- **Goal**: Below are some records; repeat them all exactly, minus the pictures.
— BEGIN Data for the task —
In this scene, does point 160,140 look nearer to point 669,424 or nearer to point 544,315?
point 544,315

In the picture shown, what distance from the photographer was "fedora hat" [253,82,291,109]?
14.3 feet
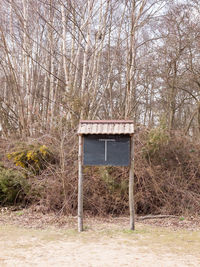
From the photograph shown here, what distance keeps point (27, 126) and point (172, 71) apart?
816cm

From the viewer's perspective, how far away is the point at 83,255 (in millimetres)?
5422

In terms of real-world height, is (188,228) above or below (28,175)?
below

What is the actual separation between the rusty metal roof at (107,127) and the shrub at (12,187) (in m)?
2.95

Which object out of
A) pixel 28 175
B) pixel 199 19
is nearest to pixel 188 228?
pixel 28 175

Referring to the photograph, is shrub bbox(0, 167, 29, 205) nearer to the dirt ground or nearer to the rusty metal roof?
the dirt ground

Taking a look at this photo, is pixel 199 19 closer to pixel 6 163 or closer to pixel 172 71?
pixel 172 71

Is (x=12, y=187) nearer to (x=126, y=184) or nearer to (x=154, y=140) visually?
(x=126, y=184)

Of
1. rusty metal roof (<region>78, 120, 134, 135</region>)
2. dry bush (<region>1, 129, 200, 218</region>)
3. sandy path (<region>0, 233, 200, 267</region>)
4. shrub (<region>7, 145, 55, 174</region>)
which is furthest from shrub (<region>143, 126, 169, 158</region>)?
sandy path (<region>0, 233, 200, 267</region>)

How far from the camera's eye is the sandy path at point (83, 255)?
5031mm

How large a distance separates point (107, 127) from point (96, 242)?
2403mm

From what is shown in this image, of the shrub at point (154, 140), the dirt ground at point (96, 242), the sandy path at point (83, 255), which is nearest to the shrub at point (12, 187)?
the dirt ground at point (96, 242)

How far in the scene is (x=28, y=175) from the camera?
9.60m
— END Data for the task —
- **Full output**:
In this scene, does point 160,140 look nearer to point 669,424 or nearer to point 544,315?
point 544,315

In the picture shown, what distance from the photographer was "fedora hat" [253,82,291,109]?
14.3 feet
From the photograph shown here, what distance keeps point (27, 126) and point (172, 71) apart?
816cm

From the viewer's perspective, how far away is the point at 83,255 (in millimetres)?
5422

In terms of real-world height, is (188,228) above or below (28,175)?
below

What is the actual separation between the rusty metal roof at (107,127) and the shrub at (12,187) (in m)?
2.95

Which object out of
A) pixel 28 175
B) pixel 199 19
is nearest to pixel 188 228?
pixel 28 175

Referring to the photograph, is shrub bbox(0, 167, 29, 205) nearer to the dirt ground or nearer to the rusty metal roof?
the dirt ground

Taking a look at this photo, is pixel 199 19 closer to pixel 6 163 or closer to pixel 172 71?
pixel 172 71

Is (x=12, y=187) nearer to (x=126, y=184) or nearer to (x=154, y=140) visually?
(x=126, y=184)

Of
1. rusty metal roof (<region>78, 120, 134, 135</region>)
2. dry bush (<region>1, 129, 200, 218</region>)
3. sandy path (<region>0, 233, 200, 267</region>)
4. shrub (<region>7, 145, 55, 174</region>)
which is furthest from shrub (<region>143, 126, 169, 158</region>)?
sandy path (<region>0, 233, 200, 267</region>)

How far from the camera's eye is the sandy path at point (83, 255)?
5031mm

How large a distance separates point (107, 127) from point (96, 242)?
2403mm

From what is shown in this image, of the shrub at point (154, 140), the dirt ground at point (96, 242), the sandy path at point (83, 255), which is nearest to the shrub at point (12, 187)?
the dirt ground at point (96, 242)

How far in the scene is (x=28, y=175) from the camera?
9.60m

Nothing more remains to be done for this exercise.